REQUIRED ACTION
Your answer must be the exact lines of the listing below that run from the line with "Cercis siliquastrum 1" to the line with "Orkide Çeşitleri ve", ends included, and no pictures.

THE RECORDS
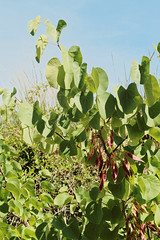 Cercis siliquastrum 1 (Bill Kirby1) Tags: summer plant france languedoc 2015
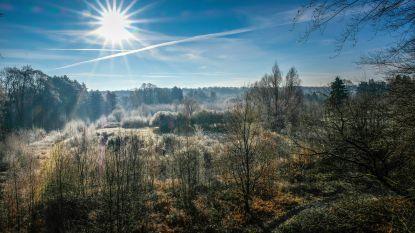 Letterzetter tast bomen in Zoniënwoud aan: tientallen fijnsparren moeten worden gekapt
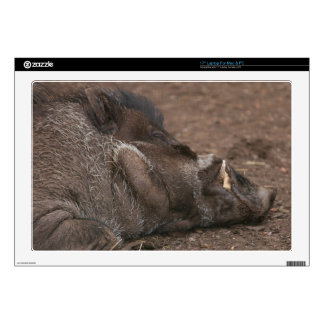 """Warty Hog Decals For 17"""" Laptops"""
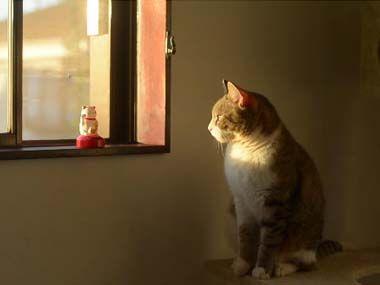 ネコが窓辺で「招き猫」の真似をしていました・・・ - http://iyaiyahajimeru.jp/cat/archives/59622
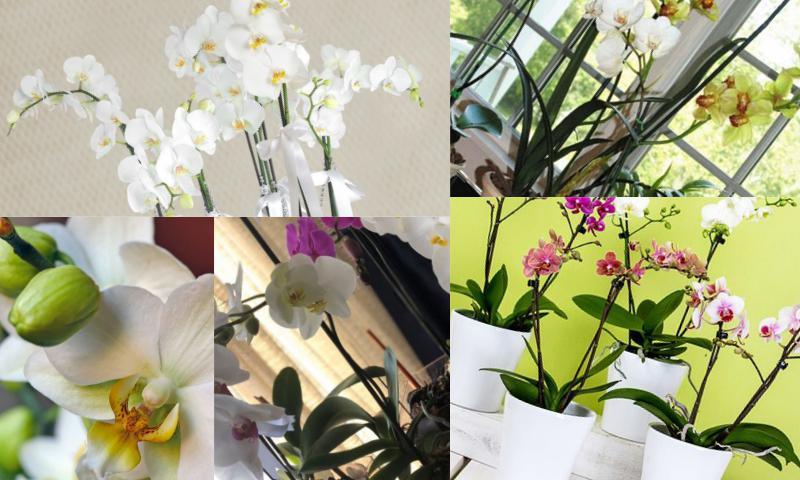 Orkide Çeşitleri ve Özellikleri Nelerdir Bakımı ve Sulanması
--
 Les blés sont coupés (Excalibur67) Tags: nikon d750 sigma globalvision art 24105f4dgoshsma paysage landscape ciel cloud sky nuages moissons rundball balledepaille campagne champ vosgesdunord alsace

WRITTEN ANSWER
 Cercis siliquastrum 1 (Bill Kirby1) Tags: summer plant france languedoc 2015
 Letterzetter tast bomen in Zoniënwoud aan: tientallen fijnsparren moeten worden gekapt
 """Warty Hog Decals For 17"""" Laptops"""
 ネコが窓辺で「招き猫」の真似をしていました・・・ - http://iyaiyahajimeru.jp/cat/archives/59622
 Orkide Çeşitleri ve Özellikleri Nelerdir Bakımı ve Sulanması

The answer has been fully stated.